(Raw records)
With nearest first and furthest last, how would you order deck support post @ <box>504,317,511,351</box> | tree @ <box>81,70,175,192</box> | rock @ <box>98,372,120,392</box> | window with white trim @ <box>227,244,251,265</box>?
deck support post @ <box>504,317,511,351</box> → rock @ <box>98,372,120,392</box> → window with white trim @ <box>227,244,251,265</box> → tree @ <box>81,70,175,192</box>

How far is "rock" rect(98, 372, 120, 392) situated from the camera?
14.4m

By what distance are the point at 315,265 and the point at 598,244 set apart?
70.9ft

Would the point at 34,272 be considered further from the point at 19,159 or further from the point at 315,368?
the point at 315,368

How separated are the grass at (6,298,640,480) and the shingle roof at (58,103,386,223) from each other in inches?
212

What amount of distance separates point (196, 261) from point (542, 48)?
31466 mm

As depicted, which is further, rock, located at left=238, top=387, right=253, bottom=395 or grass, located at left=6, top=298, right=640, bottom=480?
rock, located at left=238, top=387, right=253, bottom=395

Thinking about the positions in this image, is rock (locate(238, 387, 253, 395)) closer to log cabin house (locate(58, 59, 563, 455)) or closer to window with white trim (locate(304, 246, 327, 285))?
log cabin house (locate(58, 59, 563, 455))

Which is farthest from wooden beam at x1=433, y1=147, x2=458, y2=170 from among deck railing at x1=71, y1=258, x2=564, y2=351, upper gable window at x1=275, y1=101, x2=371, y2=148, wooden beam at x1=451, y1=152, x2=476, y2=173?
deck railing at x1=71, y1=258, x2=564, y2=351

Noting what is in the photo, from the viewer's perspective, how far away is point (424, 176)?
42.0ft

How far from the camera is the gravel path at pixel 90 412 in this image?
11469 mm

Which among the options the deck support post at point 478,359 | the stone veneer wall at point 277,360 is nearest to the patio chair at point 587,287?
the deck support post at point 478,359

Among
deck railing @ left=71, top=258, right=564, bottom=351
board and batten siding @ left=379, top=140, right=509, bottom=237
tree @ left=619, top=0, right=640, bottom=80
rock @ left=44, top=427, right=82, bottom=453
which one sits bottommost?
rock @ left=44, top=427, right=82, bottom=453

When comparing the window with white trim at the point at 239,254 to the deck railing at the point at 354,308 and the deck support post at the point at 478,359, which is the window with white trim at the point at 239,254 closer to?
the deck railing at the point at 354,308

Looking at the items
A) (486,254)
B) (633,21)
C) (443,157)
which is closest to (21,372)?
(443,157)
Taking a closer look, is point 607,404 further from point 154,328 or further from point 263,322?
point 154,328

INSTRUCTION:
Please copy the entire listing above line by line, leaving every character unchanged.

SOLUTION TO THE EXERCISE:
With nearest first and furthest last, how would you order deck support post @ <box>504,317,511,351</box> | tree @ <box>81,70,175,192</box> | rock @ <box>98,372,120,392</box> | window with white trim @ <box>227,244,251,265</box>?
deck support post @ <box>504,317,511,351</box> → rock @ <box>98,372,120,392</box> → window with white trim @ <box>227,244,251,265</box> → tree @ <box>81,70,175,192</box>

How far is "rock" rect(98, 372, 120, 392) situated from the camera?
14.4m

By what distance are the point at 315,265 and the point at 598,244 set apart?
70.9ft

Would the point at 34,272 be considered further from the point at 19,159 or further from the point at 315,368?
the point at 315,368

How separated are the grass at (6,298,640,480) and the shingle roof at (58,103,386,223) from each other in inches?
212

What amount of distance separates point (196, 261) from point (542, 48)?
31466 mm

As depicted, which is further, rock, located at left=238, top=387, right=253, bottom=395 or grass, located at left=6, top=298, right=640, bottom=480?
rock, located at left=238, top=387, right=253, bottom=395

Thinking about the positions in this image, is rock (locate(238, 387, 253, 395)) closer to log cabin house (locate(58, 59, 563, 455)) or closer to window with white trim (locate(304, 246, 327, 285))?
log cabin house (locate(58, 59, 563, 455))

Which is farthest from wooden beam at x1=433, y1=147, x2=458, y2=170 from among deck railing at x1=71, y1=258, x2=564, y2=351, upper gable window at x1=275, y1=101, x2=371, y2=148, wooden beam at x1=451, y1=152, x2=476, y2=173?
deck railing at x1=71, y1=258, x2=564, y2=351

Noting what is in the photo, from the viewer's perspective, how far away is point (424, 176)?
42.0ft

How far from the camera is the gravel path at pixel 90 412 in this image?
11469 mm

Which among the options the deck support post at point 478,359 | the stone veneer wall at point 277,360 is nearest to the patio chair at point 587,287?
the deck support post at point 478,359

Among
deck railing @ left=71, top=258, right=564, bottom=351
board and batten siding @ left=379, top=140, right=509, bottom=237
tree @ left=619, top=0, right=640, bottom=80
rock @ left=44, top=427, right=82, bottom=453
which one sits bottommost?
rock @ left=44, top=427, right=82, bottom=453

When comparing the window with white trim at the point at 239,254 to the deck railing at the point at 354,308 and the deck support post at the point at 478,359, which is the window with white trim at the point at 239,254 closer to?
the deck railing at the point at 354,308

Looking at the items
A) (486,254)
B) (633,21)
C) (443,157)
which is closest to (21,372)?
(443,157)
Taking a closer look, is point 607,404 further from point 154,328 or further from point 263,322?
point 154,328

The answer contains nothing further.